Saturday, 11 November 2017

Thoughts on PM and ID Roles


I think we have to be careful to think about the role of the PM and the ID separately, even though one person often takes on both roles. The role, and primary responsibility of the ID, is the instructional solution. The usual role, and primary responsibility of the PM, is to get the project done on time and on budget. Meeting acceptance criteria is also important for both roles.

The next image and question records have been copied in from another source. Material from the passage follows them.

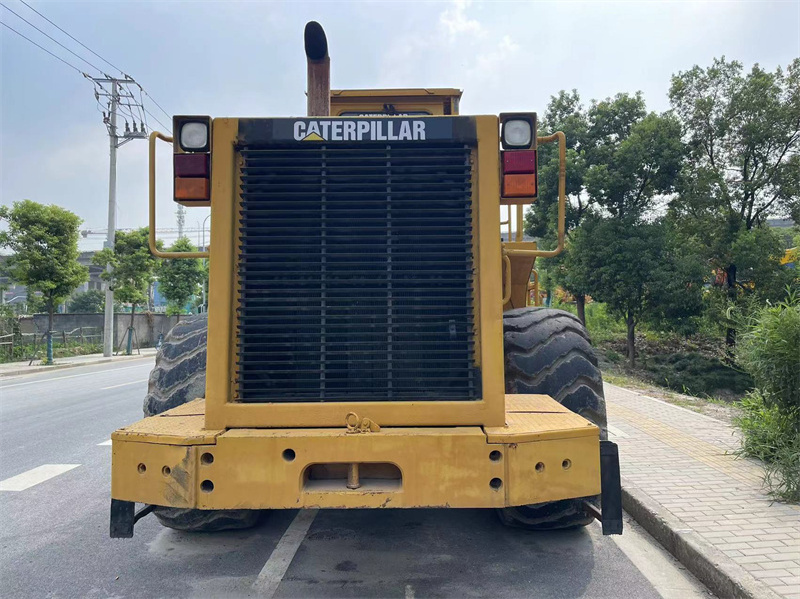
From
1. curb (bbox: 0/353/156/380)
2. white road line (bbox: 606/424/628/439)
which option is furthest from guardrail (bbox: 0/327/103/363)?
white road line (bbox: 606/424/628/439)

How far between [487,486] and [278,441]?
982mm

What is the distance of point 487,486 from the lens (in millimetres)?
2668

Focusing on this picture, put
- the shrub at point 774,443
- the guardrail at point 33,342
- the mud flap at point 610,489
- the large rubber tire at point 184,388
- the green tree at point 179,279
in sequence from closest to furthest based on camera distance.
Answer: the mud flap at point 610,489 → the large rubber tire at point 184,388 → the shrub at point 774,443 → the guardrail at point 33,342 → the green tree at point 179,279

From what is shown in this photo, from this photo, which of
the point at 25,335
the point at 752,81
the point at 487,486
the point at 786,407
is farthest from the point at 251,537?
the point at 25,335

Various versions of the ADDIE method and ADDIE process help guide the ID in developing the instructional solution, and by extension, the “project management” of developing the solution. However, this is a very different focus than the role of the PM. The PM role does not deal with ADDIE, or any similar ISD model, directly. This is why you find references to stakeholder information already being gathered before the ADDIE analysis phase. The PM deals with the overall project acceptance criteria, project resources, and project evaluation. Thus, it is the PM role that deals with the Project Charter and getting sign-off from the sponsor and other management approvals. The PM role deals with hiring and firing SMEs. The PM roles sets up meetings with outside vendors and stays on top of them regarding turn-around times and deliverables and payments. The ID role just reviews the deliverables and confirms they are up to standard.

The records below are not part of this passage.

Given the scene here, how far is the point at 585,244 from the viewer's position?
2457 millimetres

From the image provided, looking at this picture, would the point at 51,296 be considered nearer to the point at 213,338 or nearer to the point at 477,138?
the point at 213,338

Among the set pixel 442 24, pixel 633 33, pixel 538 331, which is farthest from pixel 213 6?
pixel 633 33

Often a PM will not have much choice in their stakeholders. The project sponsor brings the PM the project. Upper management is upper management. You may get to hire a development team, but often you just use what your business unit has in place. You may get to choose outside vendors, often this will be from a company approved list. You may get to choose SMEs, but often there are political implications that make that tricky. With instructional solutions you probably want some sample learners, but these should probably be selected at random. You could replace representatives that fail to provide feedback, or cause other issues, but you can’t really cherry pick the initial crop.
Mostly you just need to learn how to manage the stakeholders you get, as best you can.